The living room couch has an awful yellow/brown/orange color and horrid pseudo rokoko shape, but I immediately covered it with my blue, simple, though nicely textured, cotton bedspread from India, which successfully covered the ugliness of both its color - and - to a lesser extend - its pretentious shape. Boy, am I glad I took the bedspread with me, despite the space it took in my luggage!

The shabbiness does not end there: kitchen has cheapo cabinets (oh, well) and - what's worse - naked light bulb in the 9 foot ceiling! Industrial 'chic' ??? Since I am only 5'2" it would be difficult for me to remedy it on my own. But the kitchen wall has very nice ceramic plaques - presumably by a local craftsman. Go figure the philosophy behind it all.

Bathroom: the naked light bulb in the ceiling again and NO other lighting - neither over, or on the sides of the mirror above the hand basin. And no shelves or hooks of any kind and no surfaces to put anything on. Talk about minimalism! Also there is no hot water here, though there is hot water in the kitchen and in the shower - although in the shower the hot water is marked as cold and vice versa. I asked the landlord why and got an answer: "the plumber made a mistake". I asked, incredulous " and you let him get away with it???" and got a shrug as an answer.

Apparently, I have a lot to learn.

Friday, November 9, 2007

Estas llegando a un paraiso

"You are approaching a paradise " proclaimed - in Spanish - a huge road sign in Aguadilla near the famous Crashboat Beach. But at the moment I saw it, the "paradise" I was driving through was pitch black, so that only a lightning allowed me to see that bragging - or warning (?) - sign.

It was 4 pm on Saturday afternoon, October 20, and less that two hours before that I picked up my rental car at San Juan's airport for a ride to the west coast of Puerto Rico with my huge suitcase, large duffel bag, a carry on and a small backpack ( in lieu of a purse).

Initially the ride was pleasant - most of it on highway 22 surrounded by green, green, green and more green.
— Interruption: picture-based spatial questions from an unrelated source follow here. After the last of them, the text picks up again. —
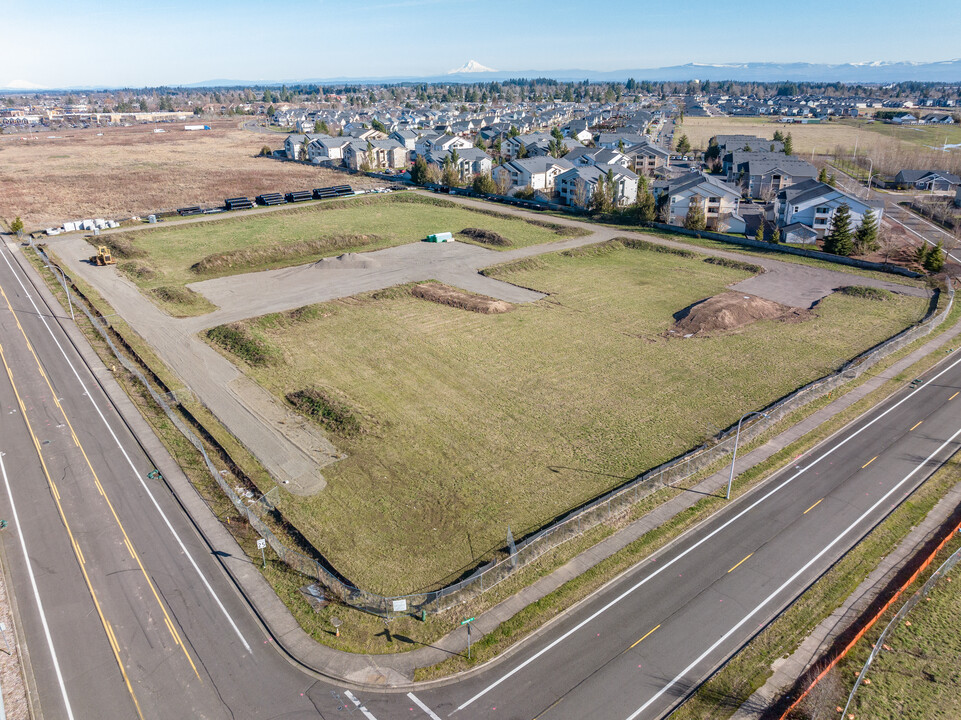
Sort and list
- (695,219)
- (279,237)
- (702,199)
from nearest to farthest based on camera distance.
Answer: (279,237) < (695,219) < (702,199)

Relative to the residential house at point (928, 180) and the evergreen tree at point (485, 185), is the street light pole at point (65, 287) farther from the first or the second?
the residential house at point (928, 180)

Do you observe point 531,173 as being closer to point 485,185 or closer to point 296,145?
point 485,185

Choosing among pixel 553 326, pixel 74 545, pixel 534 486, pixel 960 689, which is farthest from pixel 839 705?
pixel 553 326

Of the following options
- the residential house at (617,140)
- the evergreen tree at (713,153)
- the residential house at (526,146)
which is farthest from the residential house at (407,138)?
the evergreen tree at (713,153)

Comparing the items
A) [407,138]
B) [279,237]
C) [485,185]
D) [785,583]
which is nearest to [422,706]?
[785,583]

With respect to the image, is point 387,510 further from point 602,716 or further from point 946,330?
point 946,330

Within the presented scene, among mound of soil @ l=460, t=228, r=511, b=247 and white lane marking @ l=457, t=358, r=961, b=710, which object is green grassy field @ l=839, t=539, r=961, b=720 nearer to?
white lane marking @ l=457, t=358, r=961, b=710
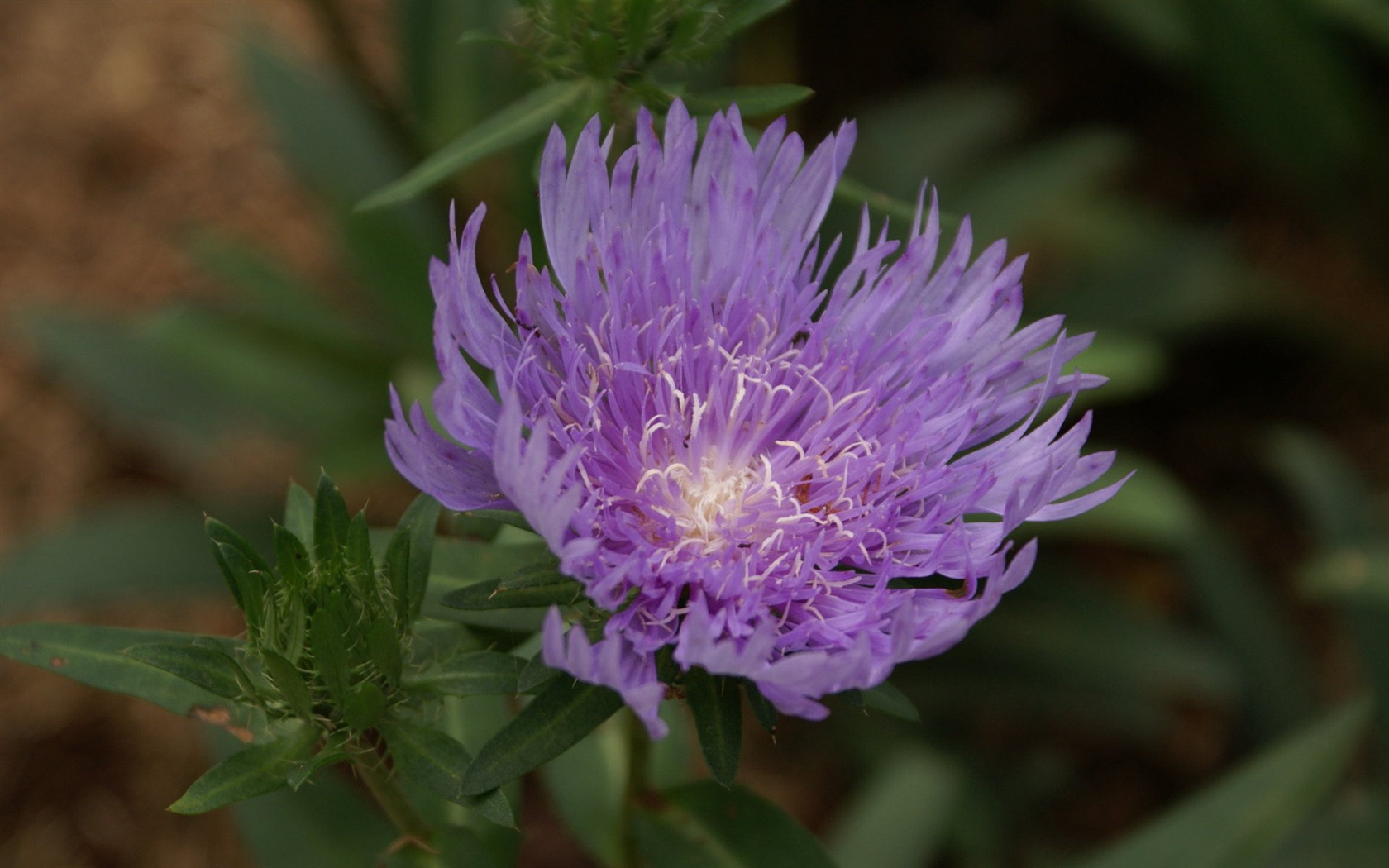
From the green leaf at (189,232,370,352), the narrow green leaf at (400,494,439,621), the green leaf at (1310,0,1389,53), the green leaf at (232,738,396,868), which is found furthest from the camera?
the green leaf at (1310,0,1389,53)

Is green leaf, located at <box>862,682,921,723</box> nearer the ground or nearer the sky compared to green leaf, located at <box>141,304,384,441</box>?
nearer the sky

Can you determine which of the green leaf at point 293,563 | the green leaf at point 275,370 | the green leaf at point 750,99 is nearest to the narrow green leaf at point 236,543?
the green leaf at point 293,563

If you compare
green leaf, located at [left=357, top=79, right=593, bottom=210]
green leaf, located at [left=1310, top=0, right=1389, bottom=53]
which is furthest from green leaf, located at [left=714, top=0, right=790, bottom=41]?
green leaf, located at [left=1310, top=0, right=1389, bottom=53]

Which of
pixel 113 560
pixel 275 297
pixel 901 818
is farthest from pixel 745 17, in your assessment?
pixel 113 560

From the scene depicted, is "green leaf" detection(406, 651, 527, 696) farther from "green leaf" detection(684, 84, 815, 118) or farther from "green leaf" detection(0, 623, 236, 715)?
"green leaf" detection(684, 84, 815, 118)

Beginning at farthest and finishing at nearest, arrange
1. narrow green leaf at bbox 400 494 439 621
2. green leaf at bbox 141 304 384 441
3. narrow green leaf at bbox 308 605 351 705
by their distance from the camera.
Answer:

Perhaps as many as 22 000 shades and variations of green, occasionally interspersed with the Caribbean blue of the sea, but hardly any other color, which surprised me: I expected more color riot, more flowers.

Traffic, contrary to a prevalent opinion on Puerto Rico's traffic - flowed smoothly and rather gently. But it was a Saturday, not a weekday rush hour, which might be quite different. Still, I noticed that more than a few drivers exhibited a clear tendency towards tailgating, though that was no need for it whatsoever. This tendency might explain why - in a sunny weather in unhurried traffic - I have passed by no less than FIVE traffic accidents while driving less than 100 kilometers! A record for me, but for Puerto Rico? I do not know.
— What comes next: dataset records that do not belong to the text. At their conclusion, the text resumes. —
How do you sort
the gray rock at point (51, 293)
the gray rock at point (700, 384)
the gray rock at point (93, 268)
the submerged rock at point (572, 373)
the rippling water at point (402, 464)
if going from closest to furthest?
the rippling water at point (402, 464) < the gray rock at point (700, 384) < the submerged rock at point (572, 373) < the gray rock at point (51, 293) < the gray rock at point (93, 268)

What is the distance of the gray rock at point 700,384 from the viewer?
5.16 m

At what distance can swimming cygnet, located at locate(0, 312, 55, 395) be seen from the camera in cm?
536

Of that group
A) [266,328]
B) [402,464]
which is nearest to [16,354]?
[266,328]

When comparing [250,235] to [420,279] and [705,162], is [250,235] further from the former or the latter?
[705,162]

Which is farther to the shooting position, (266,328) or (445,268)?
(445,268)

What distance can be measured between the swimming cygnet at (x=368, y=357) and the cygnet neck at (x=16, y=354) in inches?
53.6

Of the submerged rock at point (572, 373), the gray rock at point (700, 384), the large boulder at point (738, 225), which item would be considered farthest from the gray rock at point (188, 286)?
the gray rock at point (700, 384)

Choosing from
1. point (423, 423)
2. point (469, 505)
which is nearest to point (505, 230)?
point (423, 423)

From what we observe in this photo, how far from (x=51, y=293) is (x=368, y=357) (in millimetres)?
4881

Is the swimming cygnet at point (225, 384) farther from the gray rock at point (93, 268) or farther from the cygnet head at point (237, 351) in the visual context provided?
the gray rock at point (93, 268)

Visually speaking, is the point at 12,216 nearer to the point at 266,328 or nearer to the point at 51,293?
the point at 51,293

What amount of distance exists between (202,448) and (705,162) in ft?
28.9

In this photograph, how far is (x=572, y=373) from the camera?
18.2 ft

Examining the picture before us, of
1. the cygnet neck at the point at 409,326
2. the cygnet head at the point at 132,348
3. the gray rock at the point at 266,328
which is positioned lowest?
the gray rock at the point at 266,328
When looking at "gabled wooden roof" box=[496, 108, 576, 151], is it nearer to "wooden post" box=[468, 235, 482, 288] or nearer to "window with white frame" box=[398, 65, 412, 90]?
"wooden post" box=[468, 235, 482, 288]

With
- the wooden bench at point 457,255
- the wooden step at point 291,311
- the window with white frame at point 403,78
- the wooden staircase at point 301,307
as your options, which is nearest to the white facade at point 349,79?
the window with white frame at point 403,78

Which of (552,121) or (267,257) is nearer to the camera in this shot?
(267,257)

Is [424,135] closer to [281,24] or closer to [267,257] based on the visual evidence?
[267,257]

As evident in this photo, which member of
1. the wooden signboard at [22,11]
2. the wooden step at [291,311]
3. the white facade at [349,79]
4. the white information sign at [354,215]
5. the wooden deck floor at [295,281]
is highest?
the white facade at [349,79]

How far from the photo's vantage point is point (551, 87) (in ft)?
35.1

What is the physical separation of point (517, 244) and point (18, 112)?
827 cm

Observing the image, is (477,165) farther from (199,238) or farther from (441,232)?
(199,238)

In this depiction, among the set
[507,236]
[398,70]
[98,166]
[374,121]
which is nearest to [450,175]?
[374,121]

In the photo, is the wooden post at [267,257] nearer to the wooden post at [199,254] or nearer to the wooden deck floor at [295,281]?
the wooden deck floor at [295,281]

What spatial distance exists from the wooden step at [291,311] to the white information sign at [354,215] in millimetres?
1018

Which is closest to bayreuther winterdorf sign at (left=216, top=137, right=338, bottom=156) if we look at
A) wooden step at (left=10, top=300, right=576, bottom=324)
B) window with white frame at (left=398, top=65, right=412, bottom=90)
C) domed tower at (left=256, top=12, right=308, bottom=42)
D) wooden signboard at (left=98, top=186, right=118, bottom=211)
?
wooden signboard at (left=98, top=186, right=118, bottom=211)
And then the highway ended and the sky darkened. Mercifully, because the road side dwellings looked definitively a lot more shabby than paradisaical.

Houses peeling, unkempt, whether shacks or solid middle class (save for their lack of tender loving care) villas, every now and than a tropical Mac Mansion, either at a seafront lot or on a hilltop with a panoramic vistas. But the ubiquitous blue garbage cans were present in front of almost every house, whether a shack, or a Mac Mansion, in plain view, with no attempt to hide them, to cover their ugliness, which in a tropical climate would not require either much money or much effort : a small, three sided espalier would suffice and the tropical vegetation would do a beautiful hiding job in no time at all.

What is it with inhabitants of this island, that makes them so uncaring about their surrounding so untidy? While do they so readily accept shabbiness - and shoddiness? And is it only this island or is it a larger Caribbean trait?